## STATED GOAL A
Retype the rows word for word, covering the stretch from the row containing "How far from the camera" through the last row.

### SOURCE EXTRACT ###

Will Coldwater Creek Innovate or Die?

Running a business is all about innovation. Whether you're a biotechnology upstart, a cutting-edge technology company, or a large-scale retailer, innovation is paramount to a business' success. Without innovation, companies run the risk of complacency and getting passed by competitors, or, even worse, folding up shop altogether like Circuit City did a couple of years ago.

No company gets a "free pass" when it comes to adapting its business plan, so when push comes to shove we need to ask ourselves: Will this company innovate or die?

Today, let's take a closer look at Coldwater Creek (Nasdaq: CWTR  ) to determine if the company can adapt to rapidly changing consumer demands, or if it will be pushed into the background.

What's wrong with Coldwater Creek?
If everything were an acceptable answer, I'd consider leaving it at that.

Coldwater Creek has struggled mightily over the past five years to find the right assortment of merchandise for its customers while also struggling through five straight years of declining gross margins. Shareholders have suffered as well, with total equity having dropped five consecutive years. Management has not been lacking in the excuse department, with everything from high inventory levels to inclement weather being used as the reason for the latest company shortfall.

### RECORDS FOR THIS TASK ###

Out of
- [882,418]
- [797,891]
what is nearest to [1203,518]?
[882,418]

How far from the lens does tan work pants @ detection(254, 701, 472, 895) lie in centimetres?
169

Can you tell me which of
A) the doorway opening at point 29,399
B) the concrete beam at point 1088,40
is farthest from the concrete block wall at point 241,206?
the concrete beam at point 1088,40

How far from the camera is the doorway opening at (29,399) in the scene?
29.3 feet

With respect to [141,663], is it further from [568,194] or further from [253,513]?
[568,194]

###

## STATED GOAL B
Copy the stretch of the Coldwater Creek text from "Running a business" through "it at that.", putting "reinvention" in place of "innovation" wherever it occurs.

## TASK OUTPUT A
How far from the camera is the doorway opening at (29,399) in the scene?
29.3 feet

With respect to [141,663], is it further from [568,194] or further from [253,513]?
[568,194]

## TASK OUTPUT B
Running a business is all about reinvention. Whether you're a biotechnology upstart, a cutting-edge technology company, or a large-scale retailer, reinvention is paramount to a business' success. Without reinvention, companies run the risk of complacency and getting passed by competitors, or, even worse, folding up shop altogether like Circuit City did a couple of years ago.

No company gets a "free pass" when it comes to adapting its business plan, so when push comes to shove we need to ask ourselves: Will this company innovate or die?

Today, let's take a closer look at Coldwater Creek (Nasdaq: CWTR  ) to determine if the company can adapt to rapidly changing consumer demands, or if it will be pushed into the background.

What's wrong with Coldwater Creek?
If everything were an acceptable answer, I'd consider leaving it at that.